People will create religions to answer to, search for bosses everywhere, in my case, create a blog and then imagine criticism of the posts I do write or irritation at the ones I don’t, imaginary reactions yet another projected smokescreen of some internal, endless battle to keep me from fighting one I really want to fight.

As for the essential conflict in all my stories and novels? They are problems, I realize now, I choose to have my characters keep. It's like I won't let them self-actualize, won't let them continue through all the stage of Joseph Campbell's hero's journey. There are the tests, the enemies, the trials and setbacks, but I just won't let them get through to the other side of the main ordeal. The mortal enemy is never faced down. I won't let them return to their own island holding an elixir. By not finishing my projects, I am keeping them from true growth, keeping them from mastery.


#

When you study Judo, Alex tells me, you spend the first few months just learning how to fall down. That’s it. You put on that white outfit. You go into the dojo (classroom) and then “ha–boom”--Alex got up and demonstrated for me, in the kitchen, after dinner--again and again, all you do is fail, you just keep falling down. Every single possible way and from every direction. Nothing else is even relevant, until you've mastered that. 

Comments

  1. First you mention a problem Dad wants to keep, then one Mom wants to keep... I thought I'd be next. :)

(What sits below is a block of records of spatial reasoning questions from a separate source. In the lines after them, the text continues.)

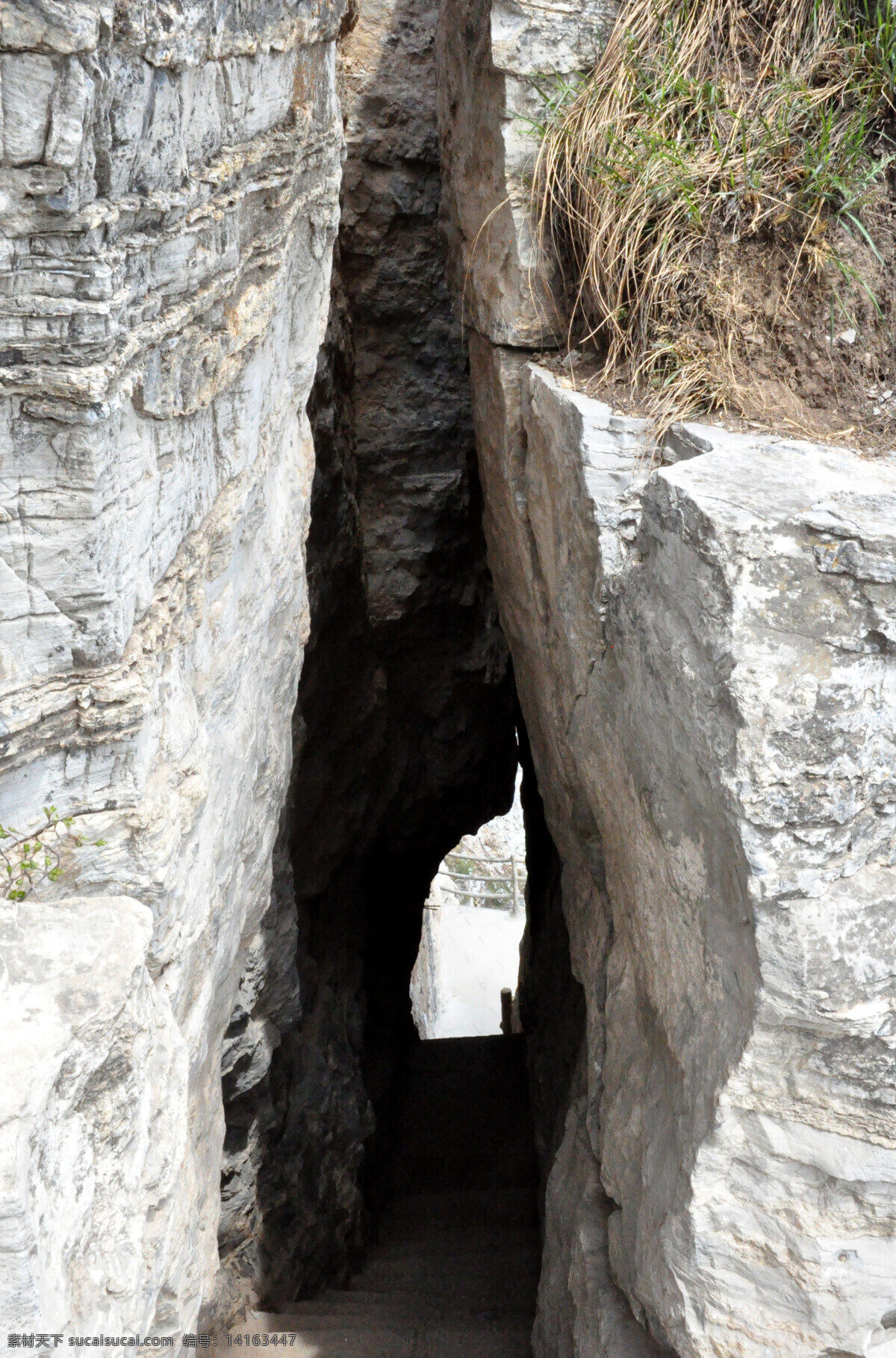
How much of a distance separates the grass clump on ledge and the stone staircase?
3599 mm

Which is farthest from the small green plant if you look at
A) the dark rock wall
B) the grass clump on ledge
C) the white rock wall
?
the dark rock wall

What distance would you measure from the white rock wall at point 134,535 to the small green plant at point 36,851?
0.08 ft

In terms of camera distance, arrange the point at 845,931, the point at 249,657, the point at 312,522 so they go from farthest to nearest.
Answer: the point at 312,522 → the point at 249,657 → the point at 845,931

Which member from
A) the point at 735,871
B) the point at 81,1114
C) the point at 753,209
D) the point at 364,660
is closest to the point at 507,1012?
the point at 364,660

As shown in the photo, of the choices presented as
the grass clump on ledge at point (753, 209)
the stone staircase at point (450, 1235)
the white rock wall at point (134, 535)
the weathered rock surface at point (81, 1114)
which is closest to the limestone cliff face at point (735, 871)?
the grass clump on ledge at point (753, 209)

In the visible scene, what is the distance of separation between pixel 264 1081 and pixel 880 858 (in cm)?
270

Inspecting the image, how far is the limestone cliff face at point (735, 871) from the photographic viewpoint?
1.97 metres

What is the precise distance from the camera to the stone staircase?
4.03 meters

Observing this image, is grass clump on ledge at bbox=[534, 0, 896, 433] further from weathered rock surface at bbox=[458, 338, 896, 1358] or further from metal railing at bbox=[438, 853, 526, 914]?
metal railing at bbox=[438, 853, 526, 914]

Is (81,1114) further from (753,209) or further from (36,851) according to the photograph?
(753,209)

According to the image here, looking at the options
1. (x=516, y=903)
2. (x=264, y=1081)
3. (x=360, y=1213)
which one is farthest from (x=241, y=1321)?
(x=516, y=903)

    Love the reference to learning how to fall down in Judo.

    :)
    d

    ReplyDelete
  2. haha!! maybe you'll be in the next entry !!

    ReplyDelete
  3. I think I'd say these folks own their problems, rather than they want to keep them.

    ReplyDelete
  4. Whatcha mean?

    I guess by "want to keep them" I mean don't want to change...what do you think...

    ReplyDelete
  5. Yes, "choose". I think that nails it.

    ReplyDelete
  6. Thank you! "It's up to you" as the barefoot Australian says.